艦娘の話を聞き終えた平戸は、部屋を出たところで次の敷浪との待ち合わせの時間までに、

まだしばらくの間があることに気付く。

大体、30分弱といった所か。

 

どの艦娘との話も心持ち、いつもよりも早めに終わる傾向が感じられたのでそのためだろう。

別の仕事に手をつけるにしても中途半端な時間の長さで遅刻しそうだ。

 

今いる場所から敷浪のいる五人部屋までは一階分の階段を昇ればすぐなのだが、

あまりに早く着きすぎてしまっても、休日を過ごしている敷浪の迷惑になりそうなので、

たまには回り道でもしてみようと思い立った。

 

一旦、一階まで下りて表に出た後。
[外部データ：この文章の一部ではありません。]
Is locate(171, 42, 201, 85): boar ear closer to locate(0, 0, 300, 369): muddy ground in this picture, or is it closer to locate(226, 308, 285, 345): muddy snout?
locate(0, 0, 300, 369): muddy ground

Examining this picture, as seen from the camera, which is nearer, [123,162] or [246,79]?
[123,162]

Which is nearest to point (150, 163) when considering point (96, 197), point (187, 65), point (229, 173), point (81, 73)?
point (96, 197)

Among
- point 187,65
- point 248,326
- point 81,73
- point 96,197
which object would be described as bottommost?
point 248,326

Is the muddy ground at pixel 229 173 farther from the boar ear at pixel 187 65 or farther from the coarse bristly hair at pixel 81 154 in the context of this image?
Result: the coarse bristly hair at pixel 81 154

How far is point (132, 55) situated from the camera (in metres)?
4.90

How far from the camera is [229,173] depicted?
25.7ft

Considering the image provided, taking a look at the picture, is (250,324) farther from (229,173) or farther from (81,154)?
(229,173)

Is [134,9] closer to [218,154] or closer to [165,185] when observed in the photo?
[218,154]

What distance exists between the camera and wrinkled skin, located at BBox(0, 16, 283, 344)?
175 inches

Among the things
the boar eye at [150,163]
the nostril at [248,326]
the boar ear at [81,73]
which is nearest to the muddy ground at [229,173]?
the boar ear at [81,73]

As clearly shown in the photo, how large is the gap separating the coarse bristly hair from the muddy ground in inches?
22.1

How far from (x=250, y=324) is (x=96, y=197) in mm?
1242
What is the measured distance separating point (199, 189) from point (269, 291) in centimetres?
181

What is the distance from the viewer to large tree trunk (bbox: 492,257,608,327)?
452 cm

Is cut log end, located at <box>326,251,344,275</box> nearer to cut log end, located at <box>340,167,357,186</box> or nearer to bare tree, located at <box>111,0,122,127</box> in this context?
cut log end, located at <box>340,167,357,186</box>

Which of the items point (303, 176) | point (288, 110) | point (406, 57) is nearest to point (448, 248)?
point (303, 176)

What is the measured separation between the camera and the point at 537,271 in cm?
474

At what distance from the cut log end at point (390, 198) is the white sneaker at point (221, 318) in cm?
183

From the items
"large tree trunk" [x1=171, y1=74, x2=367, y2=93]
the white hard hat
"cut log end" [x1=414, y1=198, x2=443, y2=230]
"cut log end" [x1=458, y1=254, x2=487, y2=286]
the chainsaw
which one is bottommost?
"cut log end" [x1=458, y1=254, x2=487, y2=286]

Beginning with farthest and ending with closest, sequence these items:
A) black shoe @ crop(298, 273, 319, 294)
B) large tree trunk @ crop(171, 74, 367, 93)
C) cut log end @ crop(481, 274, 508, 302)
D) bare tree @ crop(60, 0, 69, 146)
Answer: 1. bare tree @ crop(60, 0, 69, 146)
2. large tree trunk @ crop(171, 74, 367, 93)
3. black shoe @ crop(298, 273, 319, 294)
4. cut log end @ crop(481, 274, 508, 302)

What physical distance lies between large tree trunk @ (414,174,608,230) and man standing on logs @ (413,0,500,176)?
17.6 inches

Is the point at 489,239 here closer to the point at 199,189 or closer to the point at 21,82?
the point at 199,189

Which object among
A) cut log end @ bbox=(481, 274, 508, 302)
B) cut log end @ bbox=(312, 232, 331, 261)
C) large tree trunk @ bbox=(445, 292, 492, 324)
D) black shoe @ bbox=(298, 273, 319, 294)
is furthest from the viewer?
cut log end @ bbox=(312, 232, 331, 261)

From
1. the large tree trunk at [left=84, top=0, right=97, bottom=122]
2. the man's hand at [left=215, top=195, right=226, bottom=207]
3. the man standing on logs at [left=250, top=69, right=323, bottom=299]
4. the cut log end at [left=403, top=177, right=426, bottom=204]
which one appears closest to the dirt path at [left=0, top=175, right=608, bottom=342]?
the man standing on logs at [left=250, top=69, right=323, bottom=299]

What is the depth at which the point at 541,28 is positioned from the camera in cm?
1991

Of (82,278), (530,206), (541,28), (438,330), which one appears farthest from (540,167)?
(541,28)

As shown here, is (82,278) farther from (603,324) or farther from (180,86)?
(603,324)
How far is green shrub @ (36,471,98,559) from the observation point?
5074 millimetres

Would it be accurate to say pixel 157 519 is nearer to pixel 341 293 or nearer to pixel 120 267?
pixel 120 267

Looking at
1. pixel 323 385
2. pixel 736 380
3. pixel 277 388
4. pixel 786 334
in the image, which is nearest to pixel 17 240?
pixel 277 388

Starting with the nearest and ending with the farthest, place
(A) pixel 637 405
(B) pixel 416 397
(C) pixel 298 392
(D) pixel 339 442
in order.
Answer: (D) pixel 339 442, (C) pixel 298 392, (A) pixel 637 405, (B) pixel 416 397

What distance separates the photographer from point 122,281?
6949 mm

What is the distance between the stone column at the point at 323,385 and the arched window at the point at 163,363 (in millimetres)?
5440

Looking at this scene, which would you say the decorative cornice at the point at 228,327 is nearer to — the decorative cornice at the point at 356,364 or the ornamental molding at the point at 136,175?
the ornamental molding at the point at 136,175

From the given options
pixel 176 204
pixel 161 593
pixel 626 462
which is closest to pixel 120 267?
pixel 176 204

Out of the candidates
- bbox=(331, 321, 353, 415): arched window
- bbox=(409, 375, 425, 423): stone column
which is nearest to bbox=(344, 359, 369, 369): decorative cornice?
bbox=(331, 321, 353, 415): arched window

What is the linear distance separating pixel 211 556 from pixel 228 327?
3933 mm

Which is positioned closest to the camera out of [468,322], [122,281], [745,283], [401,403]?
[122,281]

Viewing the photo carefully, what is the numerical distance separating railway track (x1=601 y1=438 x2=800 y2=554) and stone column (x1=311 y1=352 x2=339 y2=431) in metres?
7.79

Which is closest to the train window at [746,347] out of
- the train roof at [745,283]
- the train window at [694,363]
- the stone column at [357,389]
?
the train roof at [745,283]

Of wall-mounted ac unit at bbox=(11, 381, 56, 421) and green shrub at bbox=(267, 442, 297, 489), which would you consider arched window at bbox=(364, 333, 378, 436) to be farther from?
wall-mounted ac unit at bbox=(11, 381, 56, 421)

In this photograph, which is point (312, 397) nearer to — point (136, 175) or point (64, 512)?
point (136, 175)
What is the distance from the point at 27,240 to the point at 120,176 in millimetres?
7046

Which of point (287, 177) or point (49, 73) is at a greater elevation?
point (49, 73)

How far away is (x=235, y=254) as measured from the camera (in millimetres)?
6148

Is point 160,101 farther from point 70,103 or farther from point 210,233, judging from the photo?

庭園内を通過し、

奥の方の入り口の物置の所を上がる、普段は滅多に使うことのない階段から上の階へいけばいい。

途中で誰かにばったりと会って、軽く仕事の話をする可能性も加味(かみ)すれば丁度良いくらいだろう。

 

実際は特に誰に話しかけられるわけでもなく、のんびりと庭園の緑を楽しんだ後、

平戸は再び建物の中へ入っていく。

 

 昼下がりの今の時間帯は、本棟の中でも居住室の多いこの付近にはあまり人けがない。

 

皆仕事に出払っているというのもあるだろうし、

休日を過ごす艦娘たちも、動き回る元気のある子は、

図書室や庭園で各々思い思いの時間を過ごしたり、クラブ活動に励んだり、

鎮守府内にチェーン展開するスーパー「マミヤストア」に併設されたブックカフェや雑貨屋で

買い物を楽しんだりしており、

疲れて動きたくないならば、昼食で満たされたお腹の満足感に浸りながら

部屋でゆったりと昼寝をしている最中だからであろう。

 

そもそも今平戸の登っている階段は、庭園を抜けなければ何処(どこ)へも行けないアクセスの不便さがあるので、朝の人通りの多い時間帯にもあまり使用されることがない。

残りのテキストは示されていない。